The Boston Celtics starters weren’t supposed to play in the second half. They were supposed to be granted some rest. But when a hapless first half ended with the Celtics trailing the Nets 55-48, plans changed. Eleven minutes later, the Celtics led 80-69 when the starters were substituted out after stunning an overwhelmed Nets team with a barrage of quick and powerful jabs. A 107-92 victory was well underway.
As the cheers rained down from an abnormally loud preseason crowd at the TD Garden, the message had been sent:
Miami Heat, the Celtics are ready for opening night.
- Game Notes:
- Shaq continues to fit in. The Great Wall of Massachusetts solidified his hold on the starting role, and keeps working to change the perception that his presence held Cleveland back. The Diesel has been nothing but helpful in Boston, where his rebounding, outlet passes and paint presence have been a welcome addition. Tonight, he even hedged a screen-and-roll and forced a turnover. I pinched myself to make sure I wasn’t dreaming.

# Required tasks
a) In the Celtics game recap, what was the score at the end of the first half?
b) Which of Shaq's contributions does the Celtics game recap call a welcome addition in Boston?
c) Carry the Celtics game recap on from its last sentence.
The items below come from a different source than the Celtics game recap.

# Records supplied
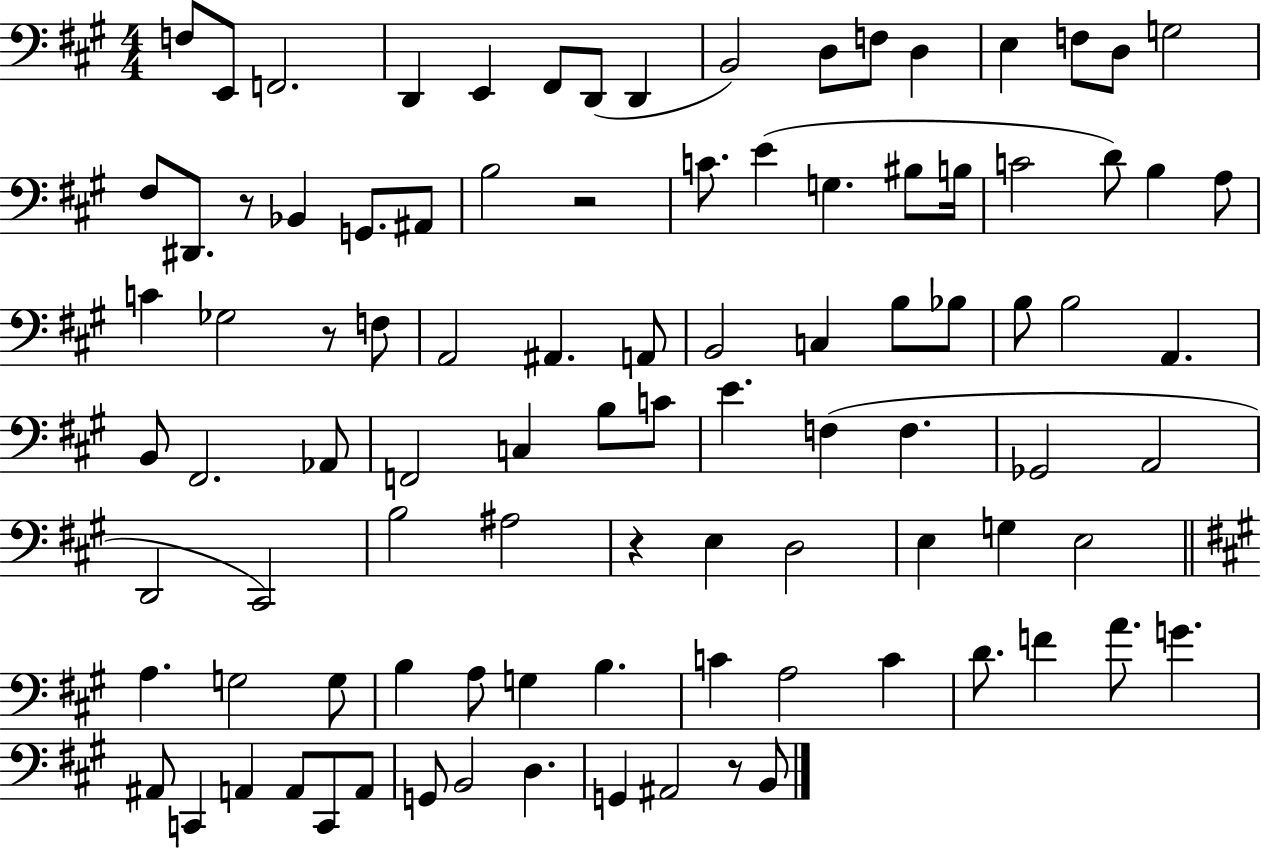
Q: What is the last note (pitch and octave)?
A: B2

--

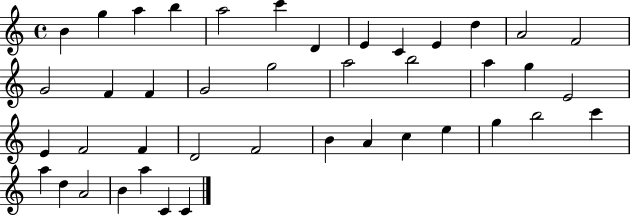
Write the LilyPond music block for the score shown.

# Task responses
a) The Nets led the Celtics 55-48.

b) His rebounding, outlet passes and paint presence.

c)
- Contrary to what most folks thought, Shaq’s presence doesn’t clog the lane for the Celtics — it opens lanes. On one play, Ray Allen came off a curl with a head of steam towards the hoop. Even though Allen was wide open and headed straight for a layup, the Nets’ center didn’t fully commit to helping out. Why? It could have been that the Nets are awful defensively. That makes sense. But more likely, the Nets’ center was afraid to leave Shaq because Shaq’s a bigger threat than Kendrick Perkins ever was. Well, that and the Nets are awful defensively.
- A couple plays into the third quarter, Paul Pierce sneaked around Kris Humphries and stole the ball. Pierce outlet passed the ball to Rajon Rondo, igniting the fast break. Rondo dumped it back to Pierce, who finished the play with a vicious dunk close enough to Johan Petro to make the Nets’ center blush. You can’t tell me Pierce had that type of rise in last year’s playoffs. You can’t.
- I’ll be shocked if Von Wafer isn’t chosen as the Celtics’ 15th player. He found his sea legs (C legs?), and for the past three games has provided the offensive boost the Celtics expected when they signed him. Stephane Lasme will remain an inspiration and a great story, but the Celtics will likely assign him to the Maine Red Claws — if Lasme agrees.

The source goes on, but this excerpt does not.